An annuity is a form of life insurance with a savings element, often used for retirement planning. You can buy an annuity by paying premiums in instalments, or pay with a lump sum. Depending on the terms of the annuity and your needs, when you retire you can either receive regular payments or take a lump sum payment
The following pointers will help you decide whether an annuity is right for you:
1. What is the protection?
The level of protection provided by different insurance products varies. If you want a steady income to help make livelihood after retiring, for a set time, or for the whole of your retirement, an annuity could be the answer. The premium paid for the annuity, with either a guaranteed or non-guaranteed return (if applicable), should provide a fairly stable income after you retire.
Although annuities have a life insurance element, the savings element is more important. This means the financial protection in the event of passing away is lower compared to other life insurance products – so you should not see it as a substitute for life insurance.
2. Can annuities be part of the will?
An annuity plan is similar in some ways to life insurance. You can choose who will receive the death benefits (i.e. the beneficiary) from the insurance company when you pass away. The amount of money the beneficiary will receive is set by the terms of the annuity agreement, and affected by how much you have previously taken from the annuity.
3. Can you afford to pay the premiums?
An annuity plan is a type of insurance, so you need to make sure you can pay the premiums. If you pay premiums in instalments, the time period could be from a few years to 20 years. Therefore, you should plan early for your retirement, and think of signing up for an annuity while you still have a stable income.
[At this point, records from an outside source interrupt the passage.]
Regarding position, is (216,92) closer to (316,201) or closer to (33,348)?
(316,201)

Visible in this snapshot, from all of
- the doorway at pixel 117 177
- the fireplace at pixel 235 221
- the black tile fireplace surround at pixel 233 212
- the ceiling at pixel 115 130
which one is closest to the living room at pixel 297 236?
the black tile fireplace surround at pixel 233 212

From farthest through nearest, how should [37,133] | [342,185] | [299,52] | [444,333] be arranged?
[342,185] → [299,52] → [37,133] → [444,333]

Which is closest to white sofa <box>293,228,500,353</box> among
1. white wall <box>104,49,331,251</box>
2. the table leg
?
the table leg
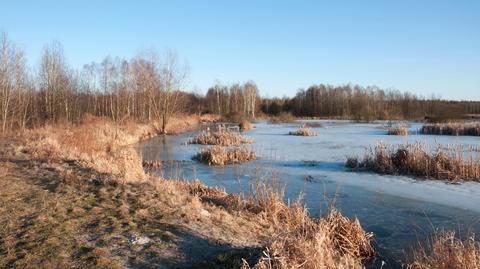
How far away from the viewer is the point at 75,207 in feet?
20.0

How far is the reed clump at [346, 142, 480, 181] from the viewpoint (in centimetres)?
1098

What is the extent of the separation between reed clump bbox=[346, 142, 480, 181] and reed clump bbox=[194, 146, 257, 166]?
3.59 m

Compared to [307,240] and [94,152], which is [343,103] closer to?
[94,152]

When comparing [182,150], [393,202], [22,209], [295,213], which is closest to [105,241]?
[22,209]

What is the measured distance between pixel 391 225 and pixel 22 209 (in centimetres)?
572

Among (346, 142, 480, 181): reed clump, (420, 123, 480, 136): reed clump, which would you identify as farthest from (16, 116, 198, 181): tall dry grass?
(420, 123, 480, 136): reed clump

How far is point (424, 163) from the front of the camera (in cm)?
1173

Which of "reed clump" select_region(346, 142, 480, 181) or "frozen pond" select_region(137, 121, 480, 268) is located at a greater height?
"reed clump" select_region(346, 142, 480, 181)

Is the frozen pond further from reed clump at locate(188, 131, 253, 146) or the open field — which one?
reed clump at locate(188, 131, 253, 146)

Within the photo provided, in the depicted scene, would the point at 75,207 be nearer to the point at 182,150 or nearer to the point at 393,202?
the point at 393,202

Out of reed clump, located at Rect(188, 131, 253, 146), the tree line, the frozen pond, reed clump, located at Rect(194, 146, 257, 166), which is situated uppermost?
the tree line

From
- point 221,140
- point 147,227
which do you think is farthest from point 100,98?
Answer: point 147,227

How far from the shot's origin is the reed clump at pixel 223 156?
1417 cm

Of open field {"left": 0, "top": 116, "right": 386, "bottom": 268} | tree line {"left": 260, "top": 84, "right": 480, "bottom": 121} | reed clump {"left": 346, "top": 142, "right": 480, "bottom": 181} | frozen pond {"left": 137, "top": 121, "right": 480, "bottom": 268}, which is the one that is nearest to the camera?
open field {"left": 0, "top": 116, "right": 386, "bottom": 268}
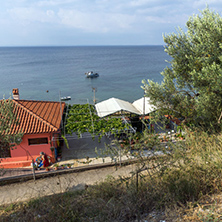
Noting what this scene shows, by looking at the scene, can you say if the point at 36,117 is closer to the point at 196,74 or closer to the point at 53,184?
the point at 53,184

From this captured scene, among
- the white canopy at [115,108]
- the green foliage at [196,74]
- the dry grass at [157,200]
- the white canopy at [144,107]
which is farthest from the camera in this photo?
the white canopy at [144,107]

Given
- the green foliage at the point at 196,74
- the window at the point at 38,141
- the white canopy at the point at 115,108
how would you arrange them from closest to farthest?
the green foliage at the point at 196,74, the window at the point at 38,141, the white canopy at the point at 115,108

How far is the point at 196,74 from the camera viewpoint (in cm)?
1161

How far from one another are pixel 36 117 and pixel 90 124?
374 cm

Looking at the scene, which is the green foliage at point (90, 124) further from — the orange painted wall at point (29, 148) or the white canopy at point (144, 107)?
the white canopy at point (144, 107)

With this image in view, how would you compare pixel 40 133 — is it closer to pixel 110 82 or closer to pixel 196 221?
pixel 196 221

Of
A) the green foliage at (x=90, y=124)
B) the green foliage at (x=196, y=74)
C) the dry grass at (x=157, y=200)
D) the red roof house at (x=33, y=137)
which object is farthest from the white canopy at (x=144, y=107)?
the dry grass at (x=157, y=200)

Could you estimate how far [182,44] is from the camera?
13406mm

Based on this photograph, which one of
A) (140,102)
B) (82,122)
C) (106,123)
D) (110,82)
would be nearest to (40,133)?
(82,122)

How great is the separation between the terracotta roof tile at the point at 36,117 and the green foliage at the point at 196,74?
686cm

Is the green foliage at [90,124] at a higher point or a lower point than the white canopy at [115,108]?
lower

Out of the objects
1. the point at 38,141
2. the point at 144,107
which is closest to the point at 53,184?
the point at 38,141

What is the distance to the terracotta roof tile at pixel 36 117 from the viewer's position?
46.1 ft

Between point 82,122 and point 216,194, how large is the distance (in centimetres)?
1152
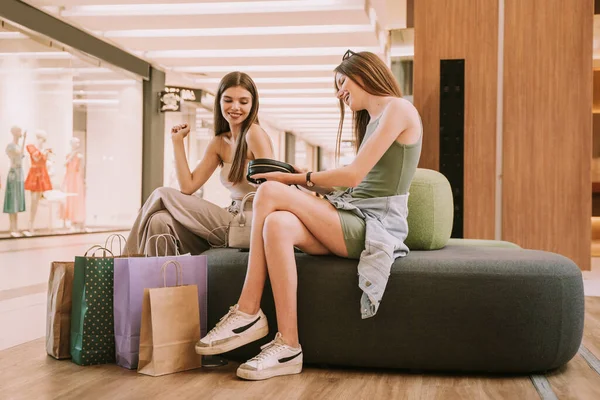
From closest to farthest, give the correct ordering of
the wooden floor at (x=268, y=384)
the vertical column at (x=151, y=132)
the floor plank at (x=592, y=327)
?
the wooden floor at (x=268, y=384) → the floor plank at (x=592, y=327) → the vertical column at (x=151, y=132)

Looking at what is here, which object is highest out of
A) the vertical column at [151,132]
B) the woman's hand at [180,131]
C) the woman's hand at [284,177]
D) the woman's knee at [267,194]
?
the vertical column at [151,132]

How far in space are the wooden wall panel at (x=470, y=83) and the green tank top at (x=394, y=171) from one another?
1960mm

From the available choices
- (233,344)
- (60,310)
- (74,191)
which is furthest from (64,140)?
(233,344)

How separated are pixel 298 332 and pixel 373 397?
43 centimetres

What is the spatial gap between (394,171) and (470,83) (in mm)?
2184

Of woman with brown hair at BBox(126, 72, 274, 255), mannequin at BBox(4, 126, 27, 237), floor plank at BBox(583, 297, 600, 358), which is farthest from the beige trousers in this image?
mannequin at BBox(4, 126, 27, 237)

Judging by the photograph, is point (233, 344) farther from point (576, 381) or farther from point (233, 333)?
point (576, 381)

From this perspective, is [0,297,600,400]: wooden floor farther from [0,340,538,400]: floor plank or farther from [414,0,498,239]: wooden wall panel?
[414,0,498,239]: wooden wall panel

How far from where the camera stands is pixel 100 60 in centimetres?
970

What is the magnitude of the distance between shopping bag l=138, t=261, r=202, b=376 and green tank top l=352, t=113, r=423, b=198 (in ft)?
2.36

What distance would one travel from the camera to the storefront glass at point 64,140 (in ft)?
29.3

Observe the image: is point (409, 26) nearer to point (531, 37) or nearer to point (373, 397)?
point (531, 37)

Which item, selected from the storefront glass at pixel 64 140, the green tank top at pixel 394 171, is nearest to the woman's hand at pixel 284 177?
the green tank top at pixel 394 171

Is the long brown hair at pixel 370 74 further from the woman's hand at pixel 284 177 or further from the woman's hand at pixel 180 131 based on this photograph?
the woman's hand at pixel 180 131
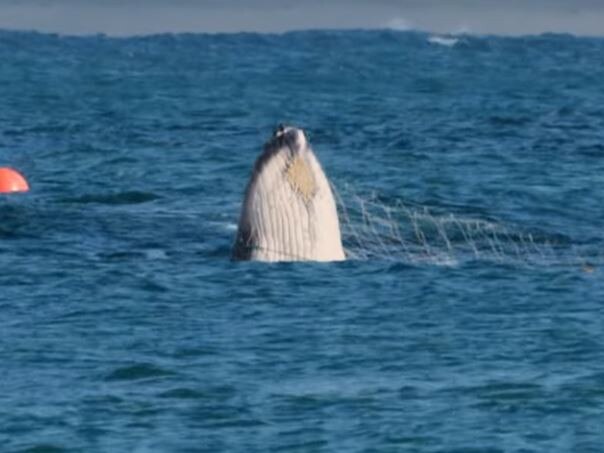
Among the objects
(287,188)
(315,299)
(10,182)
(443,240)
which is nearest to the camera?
(315,299)

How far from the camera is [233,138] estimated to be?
54281 millimetres

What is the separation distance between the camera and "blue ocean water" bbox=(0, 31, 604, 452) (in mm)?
22812

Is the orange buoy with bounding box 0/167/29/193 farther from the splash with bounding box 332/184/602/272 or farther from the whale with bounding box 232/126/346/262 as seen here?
the whale with bounding box 232/126/346/262

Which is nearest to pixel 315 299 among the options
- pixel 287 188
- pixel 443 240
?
pixel 287 188

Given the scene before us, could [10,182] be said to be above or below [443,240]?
above

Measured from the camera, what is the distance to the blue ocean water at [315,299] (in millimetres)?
22812

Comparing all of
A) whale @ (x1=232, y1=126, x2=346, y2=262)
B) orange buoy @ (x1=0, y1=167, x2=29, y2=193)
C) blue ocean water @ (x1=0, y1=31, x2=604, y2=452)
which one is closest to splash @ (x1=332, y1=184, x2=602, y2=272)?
blue ocean water @ (x1=0, y1=31, x2=604, y2=452)

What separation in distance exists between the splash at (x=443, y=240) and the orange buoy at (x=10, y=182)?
19.1 ft

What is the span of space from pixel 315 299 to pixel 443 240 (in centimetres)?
509

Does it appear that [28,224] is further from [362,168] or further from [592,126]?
[592,126]

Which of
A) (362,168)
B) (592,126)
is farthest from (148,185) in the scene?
(592,126)

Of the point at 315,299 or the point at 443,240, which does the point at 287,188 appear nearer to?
the point at 315,299

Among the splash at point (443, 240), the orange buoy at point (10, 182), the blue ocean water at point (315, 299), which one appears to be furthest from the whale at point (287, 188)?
the orange buoy at point (10, 182)

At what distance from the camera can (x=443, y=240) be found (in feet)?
109
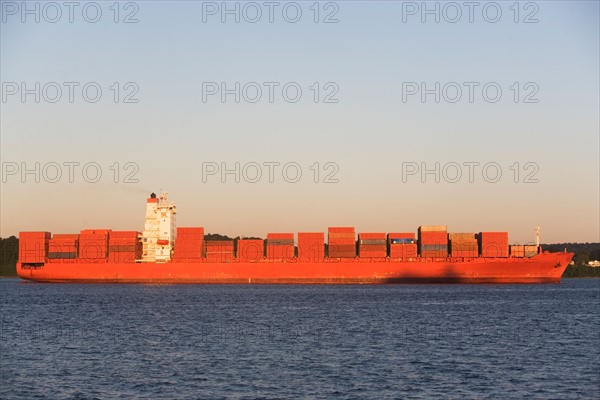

4. How much can you expect from an annuity?
Compared to investments like stocks or bonds, the risk and return for annuities are lower. The return is usually in two parts (i) guaranteed and (ii) non-guaranteed. The guaranteed part is the return promised by the insurance company – though there may be conditions attached. The non-guaranteed part is affected by factors such as return of investment. Therefore, the final sum is not fixed in stone.
5. Can you cash out?
Like most life insurance policies, an annuity is for the long-term. You will not be able to withdraw your benefits whenever you want. If you do need money and want to cut short the contract, such as surrender the policy during the premium payment period, the money you are paid out may be less than what you paid in.